Arbeitsanweisung: Gib die Auflistung von der Zeile mit „Looking at this scene, of“ bis zu ihrer letzten Zeile wortgetreu wieder, beide Grenzzeilen eingeschlossen.

Angezeigte Informationen:
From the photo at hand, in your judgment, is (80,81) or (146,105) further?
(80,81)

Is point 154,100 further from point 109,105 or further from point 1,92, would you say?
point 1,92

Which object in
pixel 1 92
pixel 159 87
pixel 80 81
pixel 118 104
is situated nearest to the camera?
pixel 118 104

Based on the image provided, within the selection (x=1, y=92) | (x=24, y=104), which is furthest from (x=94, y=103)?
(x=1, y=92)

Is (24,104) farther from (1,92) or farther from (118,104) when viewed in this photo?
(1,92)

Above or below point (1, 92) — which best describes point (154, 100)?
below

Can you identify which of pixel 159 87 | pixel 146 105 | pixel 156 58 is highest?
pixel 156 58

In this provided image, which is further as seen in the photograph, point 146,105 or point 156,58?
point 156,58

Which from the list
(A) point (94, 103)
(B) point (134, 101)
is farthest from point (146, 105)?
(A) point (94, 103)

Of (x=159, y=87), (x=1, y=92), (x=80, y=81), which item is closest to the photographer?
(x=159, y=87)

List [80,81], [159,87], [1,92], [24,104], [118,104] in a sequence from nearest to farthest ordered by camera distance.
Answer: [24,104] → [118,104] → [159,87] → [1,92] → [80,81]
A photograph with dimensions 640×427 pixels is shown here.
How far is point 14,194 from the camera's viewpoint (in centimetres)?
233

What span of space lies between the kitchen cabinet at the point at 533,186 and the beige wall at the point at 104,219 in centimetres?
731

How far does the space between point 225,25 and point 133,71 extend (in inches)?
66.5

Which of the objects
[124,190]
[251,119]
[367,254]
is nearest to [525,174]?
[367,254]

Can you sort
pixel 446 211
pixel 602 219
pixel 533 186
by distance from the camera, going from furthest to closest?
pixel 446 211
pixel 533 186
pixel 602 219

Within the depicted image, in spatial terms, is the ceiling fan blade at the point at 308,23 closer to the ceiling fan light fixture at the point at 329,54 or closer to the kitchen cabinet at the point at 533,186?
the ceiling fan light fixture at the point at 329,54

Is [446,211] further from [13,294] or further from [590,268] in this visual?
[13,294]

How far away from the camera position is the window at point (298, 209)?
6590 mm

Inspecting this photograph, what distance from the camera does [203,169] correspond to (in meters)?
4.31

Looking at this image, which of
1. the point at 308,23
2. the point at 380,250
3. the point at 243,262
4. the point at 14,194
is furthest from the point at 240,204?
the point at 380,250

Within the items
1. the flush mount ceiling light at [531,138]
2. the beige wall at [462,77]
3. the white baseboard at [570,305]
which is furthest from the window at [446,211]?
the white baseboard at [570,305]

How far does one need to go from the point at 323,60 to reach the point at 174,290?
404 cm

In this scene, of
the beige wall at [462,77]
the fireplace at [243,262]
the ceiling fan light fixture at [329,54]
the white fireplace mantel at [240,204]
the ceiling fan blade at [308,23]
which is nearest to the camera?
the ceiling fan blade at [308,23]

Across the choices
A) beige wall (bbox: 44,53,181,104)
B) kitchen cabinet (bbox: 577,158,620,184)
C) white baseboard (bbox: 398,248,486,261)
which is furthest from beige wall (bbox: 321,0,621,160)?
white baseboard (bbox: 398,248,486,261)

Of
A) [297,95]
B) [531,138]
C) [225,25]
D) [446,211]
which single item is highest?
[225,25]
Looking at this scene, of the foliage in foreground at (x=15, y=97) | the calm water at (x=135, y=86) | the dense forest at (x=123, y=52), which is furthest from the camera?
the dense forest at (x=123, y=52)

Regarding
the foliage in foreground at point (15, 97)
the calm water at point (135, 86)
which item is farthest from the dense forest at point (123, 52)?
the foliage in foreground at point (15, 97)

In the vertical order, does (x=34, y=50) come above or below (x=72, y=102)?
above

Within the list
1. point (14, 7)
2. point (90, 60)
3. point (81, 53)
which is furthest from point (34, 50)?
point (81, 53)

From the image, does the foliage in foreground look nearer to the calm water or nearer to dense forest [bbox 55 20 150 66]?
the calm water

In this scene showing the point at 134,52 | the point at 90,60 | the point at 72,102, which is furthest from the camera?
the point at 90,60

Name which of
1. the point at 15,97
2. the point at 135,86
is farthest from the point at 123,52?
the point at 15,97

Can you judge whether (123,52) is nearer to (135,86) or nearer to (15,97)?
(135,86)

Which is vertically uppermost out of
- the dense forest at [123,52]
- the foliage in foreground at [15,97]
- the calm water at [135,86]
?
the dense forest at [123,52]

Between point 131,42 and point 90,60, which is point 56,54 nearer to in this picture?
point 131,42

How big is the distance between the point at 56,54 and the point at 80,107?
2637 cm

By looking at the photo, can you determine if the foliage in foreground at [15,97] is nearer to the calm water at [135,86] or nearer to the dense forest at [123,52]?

Aufgabenlösung:
Looking at this scene, of the foliage in foreground at (x=15, y=97) | the calm water at (x=135, y=86) | the dense forest at (x=123, y=52), which is furthest from the camera?
the dense forest at (x=123, y=52)

Regarding
the foliage in foreground at point (15, 97)
the calm water at point (135, 86)
which item is farthest from the dense forest at point (123, 52)?
the foliage in foreground at point (15, 97)

In the vertical order, does (x=34, y=50) come above or below (x=72, y=102)?
above

Within the list
1. point (14, 7)
2. point (90, 60)
3. point (81, 53)
which is furthest from point (34, 50)?
point (81, 53)

From the image, does the foliage in foreground look nearer to the calm water or nearer to dense forest [bbox 55 20 150 66]?
the calm water

In this scene showing the point at 134,52 | the point at 90,60 | the point at 72,102, which is furthest from the camera?
the point at 90,60

Name which of
1. the point at 15,97
2. the point at 135,86
is farthest from the point at 123,52?
the point at 15,97

Can you judge whether (123,52) is nearer to (135,86) or nearer to (15,97)?
(135,86)

Which is vertically uppermost out of
- the dense forest at [123,52]
- the foliage in foreground at [15,97]
- the calm water at [135,86]
?
the dense forest at [123,52]

Between point 131,42 and point 90,60, which is point 56,54 nearer to in this picture?
point 131,42

How big is the distance between the point at 56,54 and the point at 80,107?
2637 cm

By looking at the photo, can you determine if the foliage in foreground at [15,97] is nearer to the calm water at [135,86] or nearer to the dense forest at [123,52]?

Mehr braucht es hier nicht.